Given passage =>
- - - - - - -
# Glo: Fancy new Bible software



## David (Nov 23, 2009)

Has anybody heard of, or tried Glo? I first came across it in an online Christian book shop. It appears to be an unusual combination of Bible software, an encyclopedia, and an interface you'd expect to see from Apple.

It's features are more or less as follows:

KJV translation
NIV translation
More translations to come
2,382 High resolution photos
7,500 Encyclopedia articles
463 Virtual reality tours
3.5+ hours of HD video
689 Works of art
147 maps
Windows only right now
Mac support coming in 2010
Web support coming in 2010
Mobile support coming in 2010
Single user license allows you to install on up to three computers

It does look very nice, and I'd love to try it, but at $80 AUD, it's not something I want to dive right into. There is evidently a sample version that has been mailed around to certain individuals, but is not available to the public, although the developers encourage people to share it.

Anyway, what are your thoughts?


----------



## Edward (Nov 23, 2009)

ESword has more translations, more resources, and is cheaper unless you want to add a batch of modern translations.


----------



## JOwen (Nov 23, 2009)

Looks pretty, but perhaps a bit weak on the actual study side of things (commentaries, Greek, Hebrew, Lexicons, etc). I'll stick with Xiphos in Ubuntu. What a program!


----------



## DMcFadden (Nov 23, 2009)

David said:


> Has anybody heard of, or tried Glo? I first came across it in an online Christian book shop. It appears to be an unusual combination of Bible software, an encyclopedia, and an interface you'd expect to see from Apple.
> 
> It's features are more or less as follows:
> 
> ...



David, it is much like a high octane version of the old Illumina program. It excells in graphics, videos, and the like. It would not be the program you would want for "study" of the Bible. It would represent fun eye candy to play with for a diversion.


----------
- - - - - - -
Source material =>
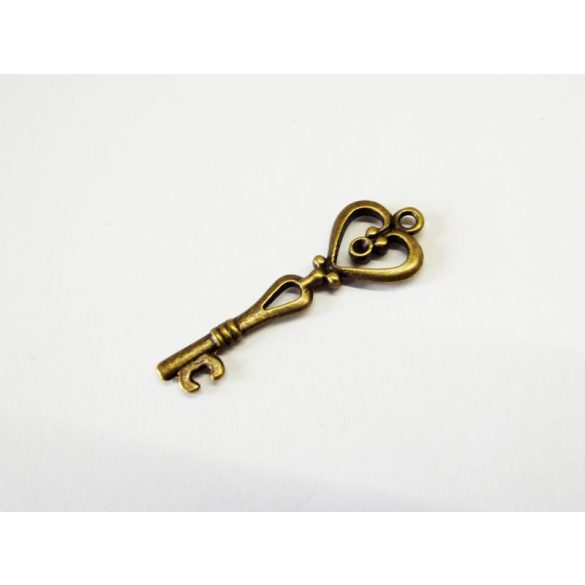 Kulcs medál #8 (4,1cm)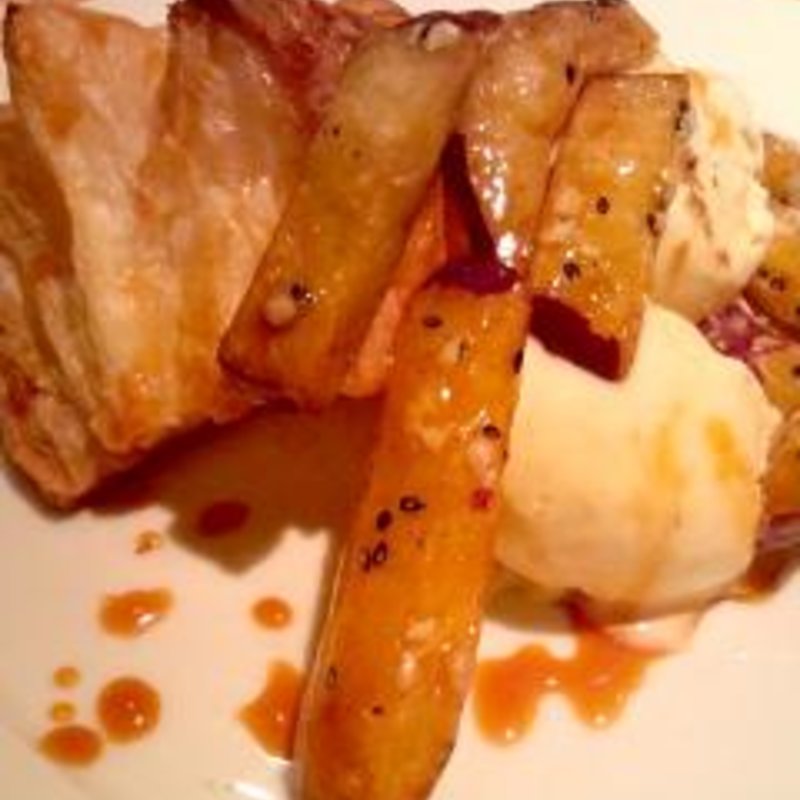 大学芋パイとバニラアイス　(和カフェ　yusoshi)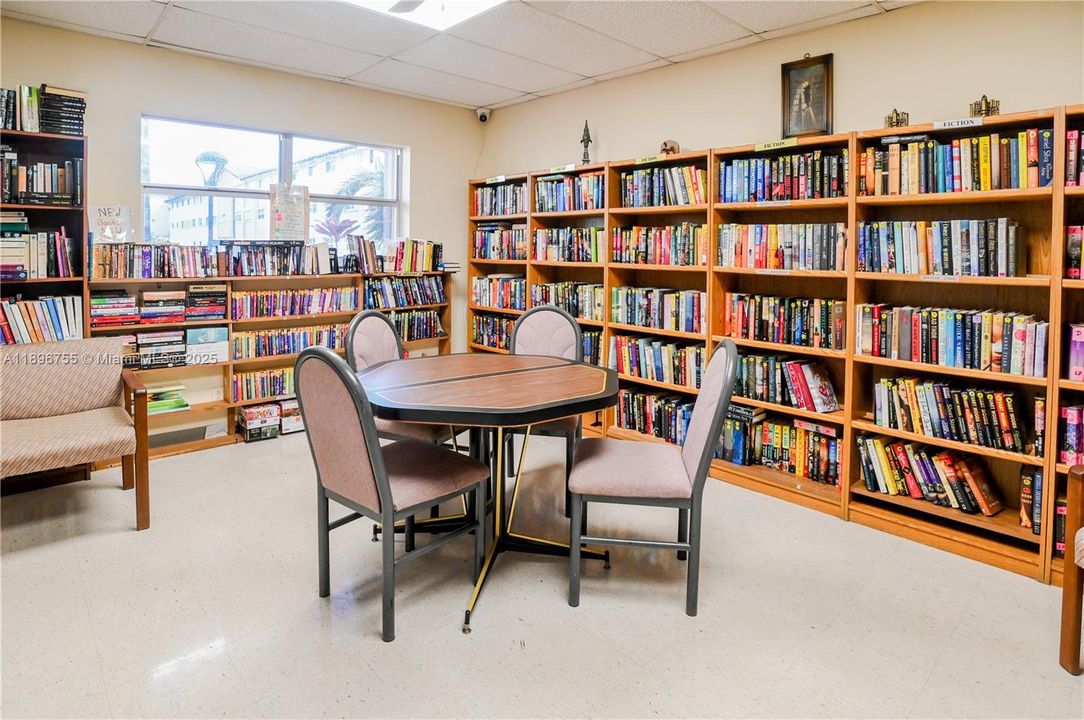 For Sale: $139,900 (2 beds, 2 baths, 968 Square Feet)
- - - - - - -
What the task asks => In the forum thread about the Glo Bible software, what price does David give for the program?

Response to the exercise => $80 AUD